PreparedStatement currently takes effect only for primary-key point queries.
Q5: Do I need to set the optimizer choice globally?
No. When using PreparedStatement for queries, Doris automatically selects the best-performing query method, with no need to set the optimizer manually.
Q6: What should I do when the FE becomes the bottleneck?

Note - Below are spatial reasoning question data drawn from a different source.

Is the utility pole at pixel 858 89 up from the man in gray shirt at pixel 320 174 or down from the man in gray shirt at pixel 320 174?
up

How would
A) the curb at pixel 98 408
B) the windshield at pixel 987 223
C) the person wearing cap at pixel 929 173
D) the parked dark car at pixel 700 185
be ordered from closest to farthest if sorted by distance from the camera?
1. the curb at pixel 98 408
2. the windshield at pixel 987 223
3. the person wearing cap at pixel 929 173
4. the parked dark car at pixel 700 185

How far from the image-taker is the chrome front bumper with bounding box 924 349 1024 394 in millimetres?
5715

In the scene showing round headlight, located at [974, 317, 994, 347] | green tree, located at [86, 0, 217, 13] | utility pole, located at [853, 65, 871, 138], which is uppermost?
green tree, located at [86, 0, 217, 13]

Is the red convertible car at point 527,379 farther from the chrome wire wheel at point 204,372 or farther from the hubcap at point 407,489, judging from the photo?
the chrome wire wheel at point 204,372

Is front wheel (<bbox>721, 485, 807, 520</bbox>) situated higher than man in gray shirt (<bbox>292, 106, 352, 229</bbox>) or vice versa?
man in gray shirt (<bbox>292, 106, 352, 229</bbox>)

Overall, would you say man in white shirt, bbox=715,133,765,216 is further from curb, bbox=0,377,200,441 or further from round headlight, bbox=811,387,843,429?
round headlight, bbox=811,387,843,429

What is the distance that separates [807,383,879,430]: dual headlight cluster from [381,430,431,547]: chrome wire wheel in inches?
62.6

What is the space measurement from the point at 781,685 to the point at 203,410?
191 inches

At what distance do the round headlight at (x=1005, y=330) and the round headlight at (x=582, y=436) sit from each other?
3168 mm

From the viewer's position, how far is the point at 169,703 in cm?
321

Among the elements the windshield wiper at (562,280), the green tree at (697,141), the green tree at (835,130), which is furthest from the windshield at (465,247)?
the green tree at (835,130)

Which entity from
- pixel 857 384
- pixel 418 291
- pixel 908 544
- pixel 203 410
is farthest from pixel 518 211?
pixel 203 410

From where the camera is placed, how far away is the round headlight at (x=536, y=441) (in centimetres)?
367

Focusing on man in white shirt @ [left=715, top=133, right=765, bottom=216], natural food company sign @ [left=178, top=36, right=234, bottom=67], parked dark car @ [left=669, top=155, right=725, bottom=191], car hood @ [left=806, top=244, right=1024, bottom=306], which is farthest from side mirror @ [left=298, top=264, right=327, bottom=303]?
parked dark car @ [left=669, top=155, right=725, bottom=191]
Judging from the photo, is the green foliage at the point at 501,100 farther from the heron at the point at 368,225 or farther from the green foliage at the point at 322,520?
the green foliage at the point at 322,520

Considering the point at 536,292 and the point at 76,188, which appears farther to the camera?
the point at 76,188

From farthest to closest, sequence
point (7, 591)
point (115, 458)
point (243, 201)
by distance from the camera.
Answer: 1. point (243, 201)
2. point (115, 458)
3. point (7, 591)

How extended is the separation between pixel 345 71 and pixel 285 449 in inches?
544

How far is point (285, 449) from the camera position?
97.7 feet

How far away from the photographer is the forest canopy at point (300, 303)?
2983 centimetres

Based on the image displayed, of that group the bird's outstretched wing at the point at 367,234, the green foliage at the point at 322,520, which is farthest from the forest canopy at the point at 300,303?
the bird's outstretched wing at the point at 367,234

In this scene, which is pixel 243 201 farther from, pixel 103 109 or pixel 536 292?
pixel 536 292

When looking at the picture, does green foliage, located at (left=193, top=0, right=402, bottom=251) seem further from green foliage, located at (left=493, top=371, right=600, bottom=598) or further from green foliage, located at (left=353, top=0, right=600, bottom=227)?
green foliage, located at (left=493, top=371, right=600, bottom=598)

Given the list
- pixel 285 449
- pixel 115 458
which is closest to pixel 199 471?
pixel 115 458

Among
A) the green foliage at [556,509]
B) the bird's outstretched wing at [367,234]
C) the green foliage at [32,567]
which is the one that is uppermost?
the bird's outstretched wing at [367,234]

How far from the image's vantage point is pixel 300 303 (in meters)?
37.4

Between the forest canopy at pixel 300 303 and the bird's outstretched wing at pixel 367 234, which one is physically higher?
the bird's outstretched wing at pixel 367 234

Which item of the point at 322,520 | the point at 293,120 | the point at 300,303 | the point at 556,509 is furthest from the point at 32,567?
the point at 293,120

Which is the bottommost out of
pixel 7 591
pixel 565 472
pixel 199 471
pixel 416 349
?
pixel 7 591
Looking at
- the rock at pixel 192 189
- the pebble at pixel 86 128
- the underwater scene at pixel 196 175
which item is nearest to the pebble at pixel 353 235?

If FE CPU usage is too high (%CPU is high), it is recommended to enable the following load-balancing and caching configurations in the JDBC URL:
jdbc:mysql:loadbalance://[host1][:port],[host2][:port][,[host3][:port]]/${tbl_name}?useServerPrepStmts=true&cachePrepStmts=true&prepStmtCacheSize=500&prepStmtCacheSqlLimit=1024
| Parameter | Purpose |
|---|---|
loadbalance | Ensures multiple FEs can serve requests. The more FEs, the better (deploy one instance per node) |
useServerPrepStmts | Reduces FE parsing and planning overhead |
cachePrepStmts | Caches PreparedStatement on the client side, avoiding frequent prepared requests to the FE |
prepStmtCacheSize | Sets the maximum number of cacheable query templates |
prepStmtCacheSqlLimit | Sets the maximum length of a single cached SQL template |
Q7: How can I optimize query performance under the storage-compute separation deployment?
You can adjust from the following two directions:
-
Disable snapshot point queries:
SET GLOBAL enable_snapshot_point_query = false;Point queries fetching the version from Meta Service incur an extra RPC, and Meta Service can easily become a bottleneck under high QPS. Setting it to
falsespeeds up queries but reduces data visibility (balance performance against visibility). -
Enable Base Compaction output cache: Set the BE parameter
enable_file_cache_keep_base_compaction_output=1so that the result data after Base Compaction is placed into the cache, avoiding query jitter caused by remote access.